Having identified this complete molecular pathway, the researchers tested whether they could reverse the damage. In a new experiment, they took rats that had been on a high-salt diet and injected a chemical that directly activates protein kinase A into their hippocampi. The treatment successfully restored the activity of the CREB protein and brought SHANK1 production back to normal levels. Remarkably, this molecular repair translated into functional recovery. The rats showed improved synaptic function and performed significantly better on memory tests, demonstrating that the damage caused by the high-salt diet could be reversed by targeting this specific pathway.
To further solidify the central role of the CREB protein in this process, the team conducted experiments in cultured neurons.
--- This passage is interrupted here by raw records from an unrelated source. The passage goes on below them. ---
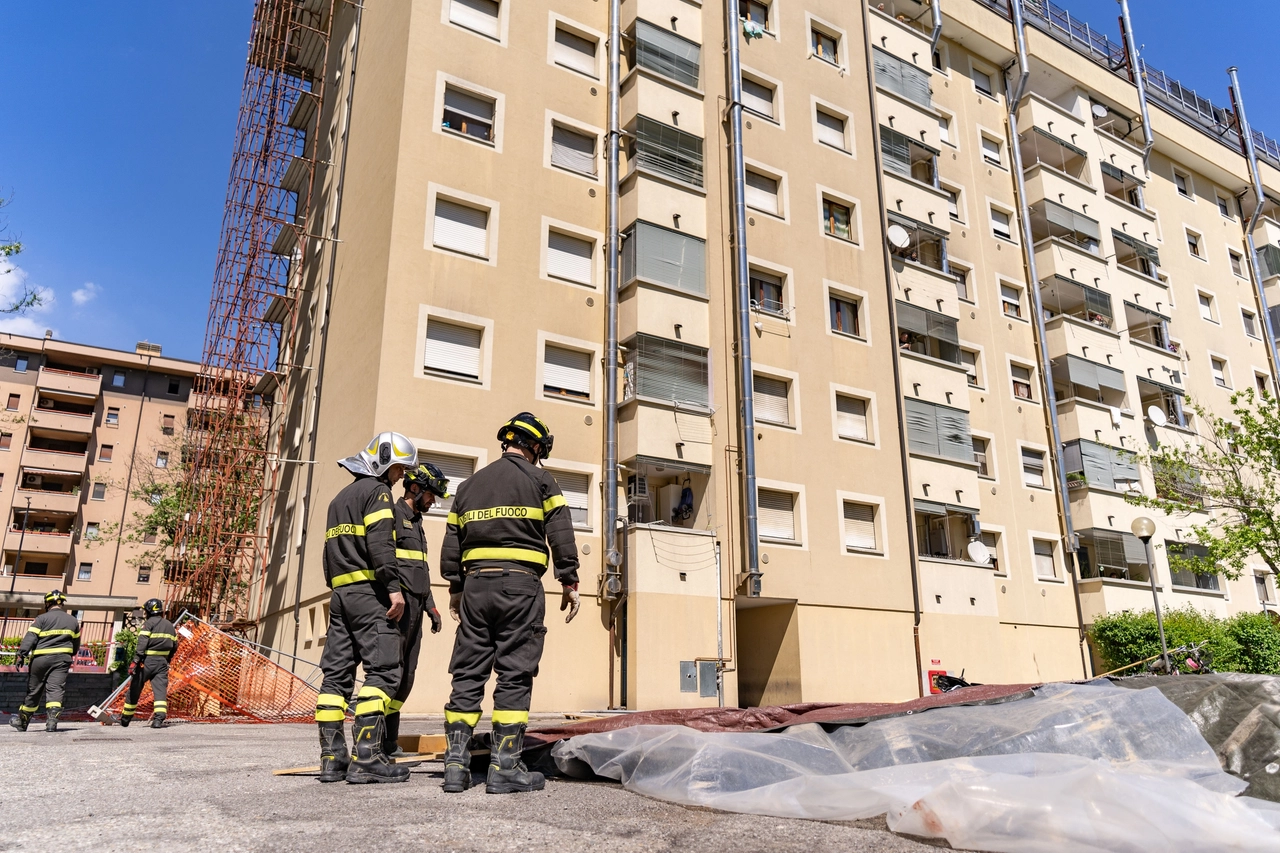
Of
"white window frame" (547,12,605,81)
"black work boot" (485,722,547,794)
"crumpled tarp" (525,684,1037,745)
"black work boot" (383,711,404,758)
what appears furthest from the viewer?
"white window frame" (547,12,605,81)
They used genetically modified versions of the CREB protein, one that was permanently active and one that was permanently inactive. When the permanently active version was introduced into neurons, it prevented SHANK1 levels from dropping even when protein kinase A was blocked. Conversely, activating protein kinase A failed to increase SHANK1 when the permanently inactive version of CREB was present. This confirmed that the CREB protein is the essential link connecting protein kinase A signaling to the production of SHANK1.
While the study provides a detailed mechanism linking high salt intake to cognitive problems, the researchers note some limitations. The precise way in which high salt levels in the body lead to the initial suppression of protein kinase A activity in the brain is not yet fully understood and requires more investigation. The study also used a very high concentration of salt to induce effects within an experimental timeframe.
Future work could explore the impact of more moderate salt consumption over longer periods, which would more closely resemble typical human dietary patterns. As the experiments were conducted in rats, additional research will be needed to confirm that this same pathway is at play in humans. The findings suggest that this molecular pathway could be a promising target for developing therapies to protect against or treat cognitive dysfunction associated with diet.
The study, “Long Term High-Salt Diet Induces Cognitive Impairments via Down-Regulating SHANK1,” was authored by Cuiping Guo, Yuanyuan Li, Wensheng Li, Tongrui Wu, Yi Liu, Yacoubou Abdoul Razak Mahaman, Jianzhi Wang, Rong Liu, Wei Liu, Hui Shen, and Xiaochuan Wang.